For my app I need the Angular front-end to upload a PDF document to the FastAPI route defined at

@router.post("/", tags=["Documents"], response_model=schemas.IdResult)
@security.authorize(roles='admin,system,user')
async def upload_pdf(data:schemas.DocumentForm = Depends(schemas.DocumentForm.as_form),  db: Session = Depends(get_db), token_data:TokenData=Depends(security.get_token_data)):                
    #some code removed
    thistd = uuid.uuid1(0,0).hex                
    file_contents = data.pdf_file.file.read()       
    base_folder = os.path.join(Config.BASE_FILES_DIRECTORY, thistd)        
    os.makedirs(base_folder)
    file_name = f"{os.path.join(base_folder,thistd)}.pdf"
    with open(file_name,'wb') as f:                
        f.write(file_contents)                
    return schemas.IdResult(id=thistd, filename=data.pdf_file.filename)

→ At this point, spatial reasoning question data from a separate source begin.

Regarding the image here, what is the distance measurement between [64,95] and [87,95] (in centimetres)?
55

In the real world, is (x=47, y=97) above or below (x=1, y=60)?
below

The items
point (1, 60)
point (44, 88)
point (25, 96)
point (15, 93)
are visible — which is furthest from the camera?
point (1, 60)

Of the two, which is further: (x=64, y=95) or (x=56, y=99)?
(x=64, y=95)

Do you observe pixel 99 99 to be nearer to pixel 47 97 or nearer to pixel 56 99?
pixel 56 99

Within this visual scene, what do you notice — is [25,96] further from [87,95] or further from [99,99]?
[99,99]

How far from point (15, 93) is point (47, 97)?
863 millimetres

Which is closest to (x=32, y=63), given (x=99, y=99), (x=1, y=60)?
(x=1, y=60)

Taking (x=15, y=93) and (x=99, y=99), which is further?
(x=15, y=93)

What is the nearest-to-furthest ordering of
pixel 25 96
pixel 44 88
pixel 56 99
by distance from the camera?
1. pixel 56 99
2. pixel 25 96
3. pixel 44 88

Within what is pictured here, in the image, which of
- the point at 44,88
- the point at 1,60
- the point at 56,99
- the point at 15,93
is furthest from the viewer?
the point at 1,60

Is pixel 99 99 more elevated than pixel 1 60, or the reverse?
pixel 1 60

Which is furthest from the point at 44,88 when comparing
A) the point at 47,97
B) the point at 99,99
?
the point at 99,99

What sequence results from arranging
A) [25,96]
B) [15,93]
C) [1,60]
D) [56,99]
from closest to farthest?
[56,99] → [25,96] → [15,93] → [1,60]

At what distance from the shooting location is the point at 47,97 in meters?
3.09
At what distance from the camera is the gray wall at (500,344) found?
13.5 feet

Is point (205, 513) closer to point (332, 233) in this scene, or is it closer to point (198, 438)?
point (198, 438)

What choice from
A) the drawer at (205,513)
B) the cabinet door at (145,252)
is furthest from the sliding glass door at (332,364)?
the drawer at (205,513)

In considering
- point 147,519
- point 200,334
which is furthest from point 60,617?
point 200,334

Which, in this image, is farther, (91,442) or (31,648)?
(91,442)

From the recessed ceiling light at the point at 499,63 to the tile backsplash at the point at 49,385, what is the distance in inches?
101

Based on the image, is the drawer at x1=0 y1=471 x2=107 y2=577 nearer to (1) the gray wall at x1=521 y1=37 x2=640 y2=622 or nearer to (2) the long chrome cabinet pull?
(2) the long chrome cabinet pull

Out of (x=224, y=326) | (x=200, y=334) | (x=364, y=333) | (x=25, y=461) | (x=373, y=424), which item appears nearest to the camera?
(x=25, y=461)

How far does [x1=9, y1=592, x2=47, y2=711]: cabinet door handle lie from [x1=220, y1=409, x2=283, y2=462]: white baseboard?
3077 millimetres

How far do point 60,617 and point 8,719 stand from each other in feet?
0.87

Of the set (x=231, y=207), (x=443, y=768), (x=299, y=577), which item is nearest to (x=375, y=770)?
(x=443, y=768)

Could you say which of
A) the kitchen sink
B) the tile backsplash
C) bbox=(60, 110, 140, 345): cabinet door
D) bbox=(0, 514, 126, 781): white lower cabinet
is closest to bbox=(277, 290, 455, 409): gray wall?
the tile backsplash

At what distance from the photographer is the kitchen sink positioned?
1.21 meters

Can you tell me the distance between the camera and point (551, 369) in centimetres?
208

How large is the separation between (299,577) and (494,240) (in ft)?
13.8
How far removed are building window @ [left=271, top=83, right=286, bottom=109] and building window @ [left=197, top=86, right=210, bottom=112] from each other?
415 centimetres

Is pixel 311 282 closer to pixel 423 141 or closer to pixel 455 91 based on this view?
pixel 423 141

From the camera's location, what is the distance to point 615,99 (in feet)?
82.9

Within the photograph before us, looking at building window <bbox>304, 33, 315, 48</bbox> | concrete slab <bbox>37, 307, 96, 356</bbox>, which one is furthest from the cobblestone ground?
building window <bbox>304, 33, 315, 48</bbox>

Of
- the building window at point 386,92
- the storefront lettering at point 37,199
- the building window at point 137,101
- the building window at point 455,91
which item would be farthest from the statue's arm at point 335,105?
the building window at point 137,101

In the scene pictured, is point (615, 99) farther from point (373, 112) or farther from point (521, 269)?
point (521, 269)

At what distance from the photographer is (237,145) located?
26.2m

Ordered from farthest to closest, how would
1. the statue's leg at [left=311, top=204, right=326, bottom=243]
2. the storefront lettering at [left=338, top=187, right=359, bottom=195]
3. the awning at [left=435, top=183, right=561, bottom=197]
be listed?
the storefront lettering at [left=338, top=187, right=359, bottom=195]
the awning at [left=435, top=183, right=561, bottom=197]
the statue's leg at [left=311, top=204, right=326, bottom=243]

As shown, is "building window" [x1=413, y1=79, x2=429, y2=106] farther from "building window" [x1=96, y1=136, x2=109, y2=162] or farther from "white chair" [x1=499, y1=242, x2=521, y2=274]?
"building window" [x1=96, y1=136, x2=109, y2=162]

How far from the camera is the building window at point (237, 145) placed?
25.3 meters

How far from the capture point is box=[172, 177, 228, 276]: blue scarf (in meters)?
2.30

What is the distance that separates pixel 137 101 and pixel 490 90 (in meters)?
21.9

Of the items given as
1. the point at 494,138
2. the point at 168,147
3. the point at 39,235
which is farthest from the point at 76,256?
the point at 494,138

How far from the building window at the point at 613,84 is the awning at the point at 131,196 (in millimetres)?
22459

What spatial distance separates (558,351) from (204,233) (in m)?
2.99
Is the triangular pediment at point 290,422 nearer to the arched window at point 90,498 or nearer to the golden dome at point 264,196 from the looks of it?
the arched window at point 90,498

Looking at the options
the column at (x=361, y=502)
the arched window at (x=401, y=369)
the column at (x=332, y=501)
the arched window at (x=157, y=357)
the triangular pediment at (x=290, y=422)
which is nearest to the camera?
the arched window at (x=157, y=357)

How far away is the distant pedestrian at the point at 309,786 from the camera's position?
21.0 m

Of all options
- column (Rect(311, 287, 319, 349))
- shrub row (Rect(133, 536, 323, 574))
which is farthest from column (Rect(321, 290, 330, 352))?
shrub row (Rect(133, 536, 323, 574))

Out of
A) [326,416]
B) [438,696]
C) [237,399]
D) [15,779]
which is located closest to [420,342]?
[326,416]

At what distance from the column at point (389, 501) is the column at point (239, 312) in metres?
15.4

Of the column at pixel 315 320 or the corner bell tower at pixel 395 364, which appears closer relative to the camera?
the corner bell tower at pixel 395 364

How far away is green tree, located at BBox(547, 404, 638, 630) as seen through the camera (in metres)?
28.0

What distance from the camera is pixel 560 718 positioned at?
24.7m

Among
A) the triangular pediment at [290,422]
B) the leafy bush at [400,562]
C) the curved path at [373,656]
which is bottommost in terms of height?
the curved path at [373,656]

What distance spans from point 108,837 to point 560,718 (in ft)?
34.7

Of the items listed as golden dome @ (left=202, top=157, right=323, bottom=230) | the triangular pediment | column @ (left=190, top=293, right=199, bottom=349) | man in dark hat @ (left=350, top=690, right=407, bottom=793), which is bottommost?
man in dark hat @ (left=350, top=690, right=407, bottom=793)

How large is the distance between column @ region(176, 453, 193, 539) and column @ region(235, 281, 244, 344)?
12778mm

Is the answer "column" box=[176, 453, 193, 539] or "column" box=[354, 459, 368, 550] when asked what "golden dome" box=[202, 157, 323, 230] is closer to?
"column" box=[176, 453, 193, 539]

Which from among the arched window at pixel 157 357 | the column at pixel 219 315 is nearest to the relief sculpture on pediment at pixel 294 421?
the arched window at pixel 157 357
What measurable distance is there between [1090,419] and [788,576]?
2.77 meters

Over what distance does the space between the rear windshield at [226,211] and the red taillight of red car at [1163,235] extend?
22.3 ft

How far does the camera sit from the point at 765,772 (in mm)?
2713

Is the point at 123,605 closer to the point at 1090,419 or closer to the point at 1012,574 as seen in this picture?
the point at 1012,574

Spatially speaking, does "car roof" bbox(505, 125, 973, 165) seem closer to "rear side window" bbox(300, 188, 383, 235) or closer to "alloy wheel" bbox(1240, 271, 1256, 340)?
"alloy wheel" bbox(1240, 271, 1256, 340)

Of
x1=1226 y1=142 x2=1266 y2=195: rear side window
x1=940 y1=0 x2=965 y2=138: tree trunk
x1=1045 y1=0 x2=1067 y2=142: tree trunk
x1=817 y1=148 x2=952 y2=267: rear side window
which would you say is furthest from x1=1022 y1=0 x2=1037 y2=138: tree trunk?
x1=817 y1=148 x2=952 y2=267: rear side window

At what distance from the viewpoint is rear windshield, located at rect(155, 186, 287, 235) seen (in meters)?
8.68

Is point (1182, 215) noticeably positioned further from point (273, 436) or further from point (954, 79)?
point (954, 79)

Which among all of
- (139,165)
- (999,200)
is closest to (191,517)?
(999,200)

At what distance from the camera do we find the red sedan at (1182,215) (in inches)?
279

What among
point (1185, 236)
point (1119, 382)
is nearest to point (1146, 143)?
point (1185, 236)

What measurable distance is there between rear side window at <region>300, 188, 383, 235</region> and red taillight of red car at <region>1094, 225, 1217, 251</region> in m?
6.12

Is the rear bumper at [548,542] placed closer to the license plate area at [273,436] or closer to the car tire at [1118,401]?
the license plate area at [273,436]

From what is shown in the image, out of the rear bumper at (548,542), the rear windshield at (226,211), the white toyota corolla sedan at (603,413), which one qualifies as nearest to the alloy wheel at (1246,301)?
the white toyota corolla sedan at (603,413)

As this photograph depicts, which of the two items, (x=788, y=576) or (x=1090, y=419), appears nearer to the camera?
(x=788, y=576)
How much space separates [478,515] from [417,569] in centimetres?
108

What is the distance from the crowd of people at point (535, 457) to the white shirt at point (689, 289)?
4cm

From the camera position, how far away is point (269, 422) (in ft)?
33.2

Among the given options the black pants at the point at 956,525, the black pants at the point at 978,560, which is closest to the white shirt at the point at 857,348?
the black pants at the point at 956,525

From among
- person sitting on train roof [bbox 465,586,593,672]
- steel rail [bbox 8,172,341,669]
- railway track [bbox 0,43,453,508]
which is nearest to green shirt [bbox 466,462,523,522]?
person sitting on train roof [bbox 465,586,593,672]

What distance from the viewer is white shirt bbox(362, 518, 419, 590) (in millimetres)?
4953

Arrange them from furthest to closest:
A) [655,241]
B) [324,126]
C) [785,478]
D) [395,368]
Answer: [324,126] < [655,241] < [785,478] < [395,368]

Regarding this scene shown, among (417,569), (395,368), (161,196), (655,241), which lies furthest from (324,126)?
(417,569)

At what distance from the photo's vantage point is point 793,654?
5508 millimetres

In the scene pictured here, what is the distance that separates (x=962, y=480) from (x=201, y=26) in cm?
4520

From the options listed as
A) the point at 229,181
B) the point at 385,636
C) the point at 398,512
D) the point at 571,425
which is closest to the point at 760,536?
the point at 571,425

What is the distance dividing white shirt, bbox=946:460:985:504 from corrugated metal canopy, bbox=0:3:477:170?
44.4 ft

Here all I’m doing is generating a unique id for the uploaded file. The key here is the form used in the upload. The form the client uses is

class DocumentForm(BaseModel):
    title:str
    pdf_file:UploadFile    
    
    @classmethod
    def as_form(
            cls, title:str=Form(...),
                pdf_file:UploadFile = File(...)):
        return cls(title=title,pdf_file=pdf_file)

This results in the following OpenAPI screen

upload

There you have it.